- EXERCISE AIM -
Please give the listing again, word for word, with nothing left out.

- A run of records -

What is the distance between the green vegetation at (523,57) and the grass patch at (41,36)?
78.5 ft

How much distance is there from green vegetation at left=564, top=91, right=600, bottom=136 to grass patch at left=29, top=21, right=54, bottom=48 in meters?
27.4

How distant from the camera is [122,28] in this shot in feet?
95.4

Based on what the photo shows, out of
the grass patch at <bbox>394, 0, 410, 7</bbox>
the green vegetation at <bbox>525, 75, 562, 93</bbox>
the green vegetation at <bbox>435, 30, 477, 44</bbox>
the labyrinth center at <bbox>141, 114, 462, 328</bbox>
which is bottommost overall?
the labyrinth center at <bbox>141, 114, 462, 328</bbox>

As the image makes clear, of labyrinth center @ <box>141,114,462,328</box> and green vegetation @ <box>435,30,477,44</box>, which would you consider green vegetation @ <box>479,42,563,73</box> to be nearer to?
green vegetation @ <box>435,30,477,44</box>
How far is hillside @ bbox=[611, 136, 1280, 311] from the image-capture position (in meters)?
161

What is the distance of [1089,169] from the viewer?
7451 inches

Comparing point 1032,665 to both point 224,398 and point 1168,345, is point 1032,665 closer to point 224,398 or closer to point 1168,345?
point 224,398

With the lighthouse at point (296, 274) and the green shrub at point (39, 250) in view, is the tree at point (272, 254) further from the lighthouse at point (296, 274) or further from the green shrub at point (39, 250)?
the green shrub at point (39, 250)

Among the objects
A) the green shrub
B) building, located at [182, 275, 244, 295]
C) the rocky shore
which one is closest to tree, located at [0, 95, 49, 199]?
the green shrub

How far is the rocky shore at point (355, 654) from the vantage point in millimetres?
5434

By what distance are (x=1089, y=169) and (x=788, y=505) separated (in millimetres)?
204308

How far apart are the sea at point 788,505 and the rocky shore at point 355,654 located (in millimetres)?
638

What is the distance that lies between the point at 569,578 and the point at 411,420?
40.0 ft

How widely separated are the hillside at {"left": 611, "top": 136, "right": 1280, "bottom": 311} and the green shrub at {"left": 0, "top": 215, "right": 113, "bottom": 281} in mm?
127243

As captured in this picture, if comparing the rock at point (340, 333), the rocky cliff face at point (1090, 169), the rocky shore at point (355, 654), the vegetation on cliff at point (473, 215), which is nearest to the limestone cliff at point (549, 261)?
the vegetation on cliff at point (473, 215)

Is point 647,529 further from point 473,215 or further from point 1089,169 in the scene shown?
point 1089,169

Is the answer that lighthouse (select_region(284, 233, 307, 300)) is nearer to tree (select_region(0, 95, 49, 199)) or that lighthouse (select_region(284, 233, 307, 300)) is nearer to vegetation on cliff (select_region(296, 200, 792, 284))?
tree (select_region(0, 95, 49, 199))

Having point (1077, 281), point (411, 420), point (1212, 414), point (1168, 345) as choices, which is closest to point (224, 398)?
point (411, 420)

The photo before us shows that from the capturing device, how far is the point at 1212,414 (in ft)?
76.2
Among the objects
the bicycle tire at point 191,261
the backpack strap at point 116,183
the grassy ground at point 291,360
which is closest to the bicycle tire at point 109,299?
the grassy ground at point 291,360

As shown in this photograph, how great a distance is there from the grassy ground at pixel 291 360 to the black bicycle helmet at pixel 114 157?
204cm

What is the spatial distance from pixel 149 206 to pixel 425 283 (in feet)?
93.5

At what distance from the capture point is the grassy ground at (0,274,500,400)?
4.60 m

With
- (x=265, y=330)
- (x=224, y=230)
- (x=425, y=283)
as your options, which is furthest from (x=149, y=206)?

- THE REPLY -
What is the distance between the green vegetation at (523,57) and the grass patch at (41,36)?
78.5 ft

How much distance is there from green vegetation at left=564, top=91, right=600, bottom=136 to grass patch at left=29, top=21, right=54, bottom=48 in meters?
27.4

How distant from the camera is [122,28] in this shot in feet?
95.4

Based on what the photo shows, out of
the grass patch at <bbox>394, 0, 410, 7</bbox>
the green vegetation at <bbox>525, 75, 562, 93</bbox>
the green vegetation at <bbox>435, 30, 477, 44</bbox>
the labyrinth center at <bbox>141, 114, 462, 328</bbox>
which is bottommost overall?
the labyrinth center at <bbox>141, 114, 462, 328</bbox>

As the image makes clear, of labyrinth center @ <box>141,114,462,328</box> and green vegetation @ <box>435,30,477,44</box>, which would you consider green vegetation @ <box>479,42,563,73</box> to be nearer to?
green vegetation @ <box>435,30,477,44</box>
How far is hillside @ bbox=[611, 136, 1280, 311] from the image-capture position (in meters)?
161

What is the distance of [1089,169] from the viewer?
7451 inches

Comparing point 1032,665 to both point 224,398 and point 1168,345, is point 1032,665 closer to point 224,398 or closer to point 1168,345?
point 224,398

With the lighthouse at point (296, 274) and the green shrub at point (39, 250) in view, is the tree at point (272, 254) further from the lighthouse at point (296, 274) or further from the green shrub at point (39, 250)?
the green shrub at point (39, 250)

Among the objects
A) the green shrub
B) building, located at [182, 275, 244, 295]
C) the rocky shore
which one is closest to tree, located at [0, 95, 49, 199]?
the green shrub

How far is the rocky shore at point (355, 654) from the vantage point in millimetres?
5434

By what distance are (x=1089, y=169) and (x=788, y=505) separated (in millimetres)?
204308

How far apart are the sea at point 788,505 and the rocky shore at point 355,654 located (in millimetres)?
638

What is the distance that lies between the point at 569,578 and the point at 411,420?
40.0 ft

How widely separated are the hillside at {"left": 611, "top": 136, "right": 1280, "bottom": 311} and the green shrub at {"left": 0, "top": 215, "right": 113, "bottom": 281} in mm?
127243

As captured in this picture, if comparing the rock at point (340, 333), the rocky cliff face at point (1090, 169), the rocky shore at point (355, 654), the vegetation on cliff at point (473, 215), which is nearest to the limestone cliff at point (549, 261)?
the vegetation on cliff at point (473, 215)

Is point 647,529 further from point 473,215 or further from point 1089,169 in the scene shown?
point 1089,169

Is the answer that lighthouse (select_region(284, 233, 307, 300)) is nearer to tree (select_region(0, 95, 49, 199)) or that lighthouse (select_region(284, 233, 307, 300)) is nearer to vegetation on cliff (select_region(296, 200, 792, 284))?
tree (select_region(0, 95, 49, 199))

Having point (1077, 281), point (411, 420), point (1212, 414), point (1168, 345) as choices, which is closest to point (224, 398)?
point (411, 420)

The photo before us shows that from the capturing device, how far is the point at 1212,414 (in ft)?
76.2
Among the objects
the bicycle tire at point 191,261
the backpack strap at point 116,183
the grassy ground at point 291,360
which is closest to the bicycle tire at point 109,299?
the grassy ground at point 291,360

As shown in this photograph, how great a distance is there from the grassy ground at pixel 291 360 to the black bicycle helmet at pixel 114 157?
204cm

What is the spatial distance from pixel 149 206 to pixel 425 283 (in feet)?
93.5

At what distance from the capture point is the grassy ground at (0,274,500,400)?
4.60 m

With
- (x=265, y=330)
- (x=224, y=230)
- (x=425, y=283)
as your options, which is furthest from (x=149, y=206)?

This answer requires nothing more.